Sulla questione dei casi aperti, e quindi della retroattività della nuova norma, è intervenuta la Corte di Cassazione con una relazione che ha chiarito alcuni punti. Come spiega il sito Altalex:

I reati commessi prima dell’entrata in vigore del D.lgs. n. 150/2022 (cioè i reati commessi fino al 29 dicembre 2022) sarebbero diventati improcedibili per mancanza di querela, in applicazione appunto del principio di retroattività della legge penale più favorevole, ma in questo modo si sarebbe ottenuto un effetto nocivo per le ragioni della persona offesa, che non aveva presentato a suo tempo la querela, nella convinzione della procedibilità di ufficio del reato.

Per scongiurare questa eventualità, la Corte di Cassazione ha chiarito che per i reati commessi prima dell’entrata in vigore della legge, divenuti nel frattempo procedibili a querela, «il termine di tre mesi per la proposizione della querela decorre dal 30 dicembre 2022». Se invece alla data del 29 dicembre era già stato avviato il procedimento penale, questo procede ma le misure cautelari perdono efficacia se entro 20 giorni non viene presentata querela.

Per quanto riguarda invece i fascicoli di reati per i quali ci sono persone detenute, è compito dell’autorità giudiziaria avvisare entro venti giorni, a partire dal 30 dicembre, la vittima del reato perché presenti eventualmente la querela, altrimenti avverrà la scarcerazione.

Secondo chi è favorevole alla novità introdotta dalla riforma i casi critici, quelli di fermo in flagranza senza che poi ci sia una denuncia da parte della vittima, sono molto limitati. È difficile, secondo questa tesi, che chi per esempio subisce il furto dell’auto o un borseggio non presenti querela.

Ma quali sono i reati per i quali è prevista dal gennaio 2023 la procedibilità a querela e non più d’ufficio? Anche su questo è stata fatta una certa confusione. Innanzitutto la norma stabilisce che:

L’estensione del regime di procedibilità a querela a ulteriori reati contro la persona o contro il patrimonio, da individuarsi tra quelli puniti con pena non superiore nel minimo a due anni, salva la procedibilità d’ufficio per i casi nei quali la persona offesa sia incapace per età o per infermità.

Tra i reati per i quali è stata prevista la procedibilità a querela ci sono le lesioni personali stradali gravi o gravissime senza aggravanti (articolo 590 bis comma 1 del codice penale), e le lesioni personali dolose (articolo 582 comma 1): anche in questo caso resta la procedibilità d’ufficio in presenza delle circostanze aggravanti, cioè se la malattia ha durata superiore a venti giorni e il fatto è commesso contro persona incapace, per età o per infermità.

Un altro reato ora procedibile a querela è il sequestro di persona non aggravato (art. 605 comma 1 del codice penale) salvo che il reato sia commesso, anche in questo caso, nei confronti di persona incapace, per età o infermità. Ancora, la violenza privata (art. 610 c.p.), anche in questo caso salvo che il fatto sia commesso nei confronti di persona incapace per età o infermità. È procedibile a querela la violazione di domicilio (art. 614 c.p.), con procedibilità d’ufficio se invece ci sono le aggravanti. Truffa, frode informatica e appropriazione indebita erano già procedibili a querela tranne che in alcuni casi specifici. Per questi reati i casi di procedibilità d’ufficio vengono ulteriormente limitati.

– Leggi anche: C’è una nuova norma sul diritto all’oblio

Un discorso a parte merita il reato di furto. Non tutte le tipologie sono ora procedibili a querela. Lo è per esempio il furto semplice, cioè quando il ladro agisce senza ricorrere a particolari stratagemmi. Si tratta di furto semplice per esempio quando il ladro porta via un portafogli lasciato incustodito.

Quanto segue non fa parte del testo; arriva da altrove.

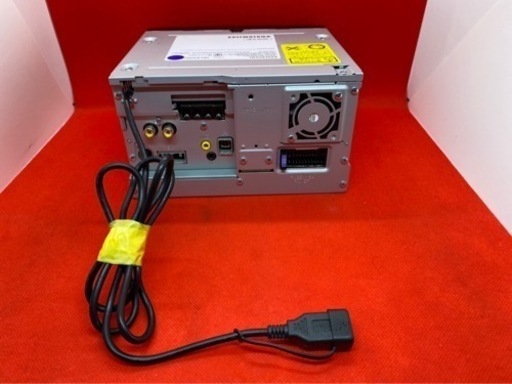 KENWOOD 上級 MDV-D502BT 2022年地図 新品バックカメラ付き あ-1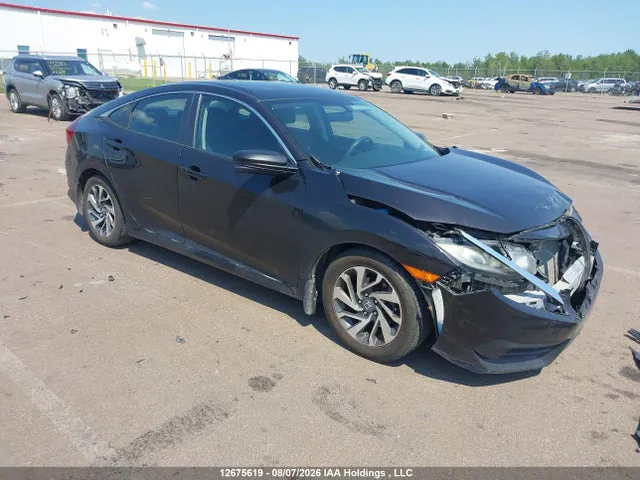 2016 Honda CIVIC EX VIN 2HGFC2F79GH021194 фото 1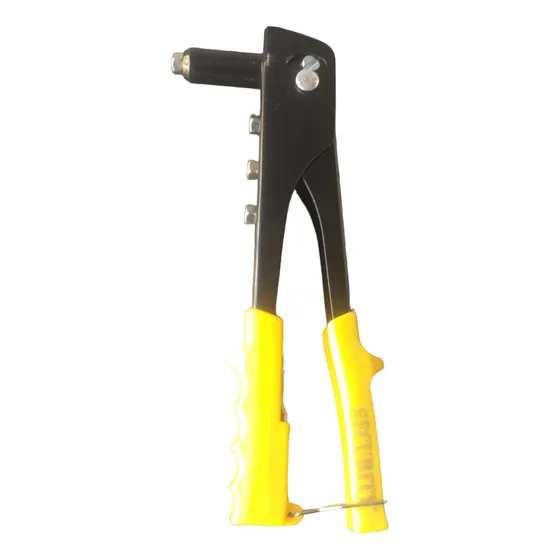 Remachadora Security 9 Pulgadas Manual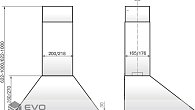 Вытяжка Elikor Вента 60П-650-К3Д ваниль (фото 5)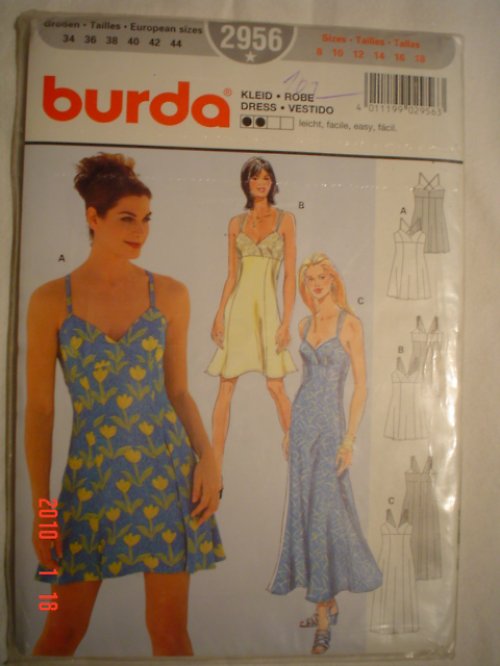 Střihy Burda — foto 1
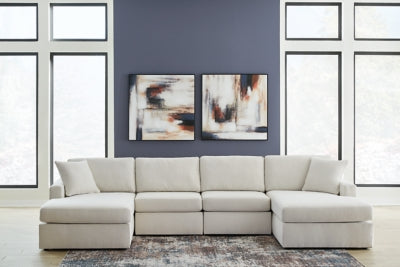 Modmax 4-Piece Sectional with Chaise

È procedibile a querela anche il furto aggravato, cioè quando il ladro si serve di astuzie, stratagemmi, della forza o dell’aiuto di altre persone. Sono esempi il furto con destrezza e quello con scasso. Il furto in abitazione o quello con scippo sono invece procedibili d’ufficio. In questi casi l’autorità giudiziaria procederà autonomamente anche senza la denuncia della vittima, una volta venuta a conoscenza del fatto. Restano poi procedibili d’ufficio i furti commessi ai danni di persone incapaci per età o per malattia.